_Task instructions_
In the listing below, find each line containing "facing" and report it.

_Data for analysis_
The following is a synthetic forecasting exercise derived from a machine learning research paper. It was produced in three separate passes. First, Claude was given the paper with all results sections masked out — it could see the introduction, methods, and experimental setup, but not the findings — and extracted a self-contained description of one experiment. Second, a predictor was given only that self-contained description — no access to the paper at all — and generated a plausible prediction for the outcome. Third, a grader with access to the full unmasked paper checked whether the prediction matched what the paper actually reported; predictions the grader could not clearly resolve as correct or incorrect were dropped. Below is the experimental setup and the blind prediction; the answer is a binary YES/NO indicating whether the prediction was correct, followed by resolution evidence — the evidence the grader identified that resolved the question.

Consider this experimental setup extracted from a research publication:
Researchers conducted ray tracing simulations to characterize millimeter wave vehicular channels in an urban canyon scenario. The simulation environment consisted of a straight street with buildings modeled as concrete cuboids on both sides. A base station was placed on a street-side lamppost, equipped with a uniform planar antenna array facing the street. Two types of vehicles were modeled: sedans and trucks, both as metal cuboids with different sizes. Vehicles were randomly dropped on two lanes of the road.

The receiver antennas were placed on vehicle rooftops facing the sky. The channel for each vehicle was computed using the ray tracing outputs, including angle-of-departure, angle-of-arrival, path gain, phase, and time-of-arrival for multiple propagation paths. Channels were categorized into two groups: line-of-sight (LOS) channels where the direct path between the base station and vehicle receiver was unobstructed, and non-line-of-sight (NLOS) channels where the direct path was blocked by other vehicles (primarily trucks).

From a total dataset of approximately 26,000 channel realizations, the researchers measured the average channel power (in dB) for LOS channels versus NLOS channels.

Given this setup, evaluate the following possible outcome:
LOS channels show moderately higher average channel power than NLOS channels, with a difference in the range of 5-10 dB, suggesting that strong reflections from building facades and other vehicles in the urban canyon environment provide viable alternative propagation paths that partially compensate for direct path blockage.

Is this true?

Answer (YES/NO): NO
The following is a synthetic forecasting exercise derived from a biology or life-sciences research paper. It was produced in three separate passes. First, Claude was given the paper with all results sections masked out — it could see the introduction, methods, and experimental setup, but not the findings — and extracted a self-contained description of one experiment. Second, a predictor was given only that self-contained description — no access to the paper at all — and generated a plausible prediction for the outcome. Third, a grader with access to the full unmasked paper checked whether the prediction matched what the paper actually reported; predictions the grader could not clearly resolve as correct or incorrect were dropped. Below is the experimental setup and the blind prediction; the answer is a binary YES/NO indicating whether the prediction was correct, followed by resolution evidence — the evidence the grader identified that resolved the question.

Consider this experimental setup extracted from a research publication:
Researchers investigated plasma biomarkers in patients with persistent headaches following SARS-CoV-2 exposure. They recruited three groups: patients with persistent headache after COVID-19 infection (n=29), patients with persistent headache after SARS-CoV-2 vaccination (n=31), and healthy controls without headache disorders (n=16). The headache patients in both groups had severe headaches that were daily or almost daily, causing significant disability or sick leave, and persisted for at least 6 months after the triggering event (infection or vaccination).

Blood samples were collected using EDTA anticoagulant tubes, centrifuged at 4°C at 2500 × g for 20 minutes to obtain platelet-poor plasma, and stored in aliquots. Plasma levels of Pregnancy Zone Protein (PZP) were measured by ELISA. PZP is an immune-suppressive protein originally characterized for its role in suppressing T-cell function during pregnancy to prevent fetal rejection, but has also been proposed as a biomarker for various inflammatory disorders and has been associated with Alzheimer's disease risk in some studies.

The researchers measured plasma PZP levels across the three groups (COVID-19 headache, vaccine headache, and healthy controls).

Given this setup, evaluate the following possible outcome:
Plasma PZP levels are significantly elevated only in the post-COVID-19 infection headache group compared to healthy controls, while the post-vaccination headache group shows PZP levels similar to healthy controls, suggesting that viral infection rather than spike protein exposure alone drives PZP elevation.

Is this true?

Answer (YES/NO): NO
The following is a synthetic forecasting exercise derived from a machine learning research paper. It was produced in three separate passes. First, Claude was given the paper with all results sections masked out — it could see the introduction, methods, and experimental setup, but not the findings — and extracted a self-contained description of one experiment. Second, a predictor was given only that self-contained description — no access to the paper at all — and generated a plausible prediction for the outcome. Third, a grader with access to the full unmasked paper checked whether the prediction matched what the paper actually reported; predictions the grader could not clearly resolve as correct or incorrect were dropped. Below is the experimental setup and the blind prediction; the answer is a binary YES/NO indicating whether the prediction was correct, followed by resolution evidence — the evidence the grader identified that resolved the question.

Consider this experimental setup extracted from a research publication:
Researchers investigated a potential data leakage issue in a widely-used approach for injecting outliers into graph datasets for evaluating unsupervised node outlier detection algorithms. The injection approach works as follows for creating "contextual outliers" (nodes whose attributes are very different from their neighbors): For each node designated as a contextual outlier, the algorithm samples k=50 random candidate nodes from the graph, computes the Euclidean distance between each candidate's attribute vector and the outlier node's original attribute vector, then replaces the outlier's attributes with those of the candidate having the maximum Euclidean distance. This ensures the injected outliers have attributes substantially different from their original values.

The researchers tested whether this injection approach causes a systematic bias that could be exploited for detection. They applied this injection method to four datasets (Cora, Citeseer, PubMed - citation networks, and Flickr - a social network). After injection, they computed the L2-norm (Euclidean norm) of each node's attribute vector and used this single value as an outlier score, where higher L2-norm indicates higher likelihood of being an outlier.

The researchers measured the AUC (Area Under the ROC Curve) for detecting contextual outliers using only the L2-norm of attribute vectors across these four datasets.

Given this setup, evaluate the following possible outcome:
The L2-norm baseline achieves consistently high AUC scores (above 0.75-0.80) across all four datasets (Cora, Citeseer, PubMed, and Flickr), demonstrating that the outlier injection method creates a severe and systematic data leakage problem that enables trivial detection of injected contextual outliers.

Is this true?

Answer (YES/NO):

_Solved problem_
Researchers conducted ray tracing simulations to characterize millimeter wave vehicular channels in an urban canyon scenario. The simulation environment consisted of a straight street with buildings modeled as concrete cuboids on both sides. A base station was placed on a street-side lamppost, equipped with a uniform planar antenna array facing the street. Two types of vehicles were modeled: sedans and trucks, both as metal cuboids with different sizes. Vehicles were randomly dropped on two lanes of the road.
The receiver antennas were placed on vehicle rooftops facing the sky. The channel for each vehicle was computed using the ray tracing outputs, including angle-of-departure, angle-of-arrival, path gain, phase, and time-of-arrival for multiple propagation paths. Channels were categorized into two groups: line-of-sight (LOS) channels where the direct path between the base station and vehicle receiver was unobstructed, and non-line-of-sight (NLOS) channels where the direct path was blocked by other vehicles (primarily trucks).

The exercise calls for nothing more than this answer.